Justo donde, hoy, ancla el Verivén. Era pequeñito y coqueto, con su bandera,
insignias… al lado, recuerdo la imagen
de un caballo negro, grande, muy grande, paciendo y resoplando. Subía a la Peña el Cuco y encontraba a
mi abuelo trabajando la tierra. Ora cavaba, ora arrancaba los rastrojos, otras,
amañaba la cosecha del día. En cuanto me veía, se paraba, quitaba la boina, se secaba
la frente y se sentaba en unas piedras. Hurgaba en el hatillo y…”Ven pa/ cá,
Caperucita…y toma, un cacho pan con queso…” Luego, seguía con sus quehaceres, y, yo, a pulular
por la huerta. Buscaba caracoles, madreselvas, zarzas y moras que pintaban de
morado manos, morros, vestido… ¡y la
leñe que me iba a propinar mi abuela! Las
lechugas, los pimientos, las cebollas, ocupaban su delimitado espacio.
Calabacines y calabazas esparcidas, las vainas y tomates trepando por sus guías.

Consigna:
Reproduce sin cambios el pasaje del texto sobre la huerta del abuelo que va desde "Justo donde, hoy, ancla" hasta "su delimitado espacio.", ambos incluidos.

Datos proporcionados:
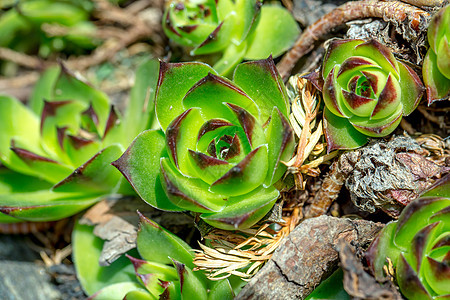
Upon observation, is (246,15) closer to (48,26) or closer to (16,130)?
(16,130)

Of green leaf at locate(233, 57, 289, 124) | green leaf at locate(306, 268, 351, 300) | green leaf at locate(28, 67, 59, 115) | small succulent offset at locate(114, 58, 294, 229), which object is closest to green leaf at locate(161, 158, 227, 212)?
small succulent offset at locate(114, 58, 294, 229)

Respuesta escrita:
Justo donde, hoy, ancla el Verivén. Era pequeñito y coqueto, con su bandera,
insignias… al lado, recuerdo la imagen
de un caballo negro, grande, muy grande, paciendo y resoplando. Subía a la Peña el Cuco y encontraba a
mi abuelo trabajando la tierra. Ora cavaba, ora arrancaba los rastrojos, otras,
amañaba la cosecha del día. En cuanto me veía, se paraba, quitaba la boina, se secaba
la frente y se sentaba en unas piedras. Hurgaba en el hatillo y…”Ven pa/ cá,
Caperucita…y toma, un cacho pan con queso…” Luego, seguía con sus quehaceres, y, yo, a pulular
por la huerta. Buscaba caracoles, madreselvas, zarzas y moras que pintaban de
morado manos, morros, vestido… ¡y la
leñe que me iba a propinar mi abuela! Las
lechugas, los pimientos, las cebollas, ocupaban su delimitado espacio.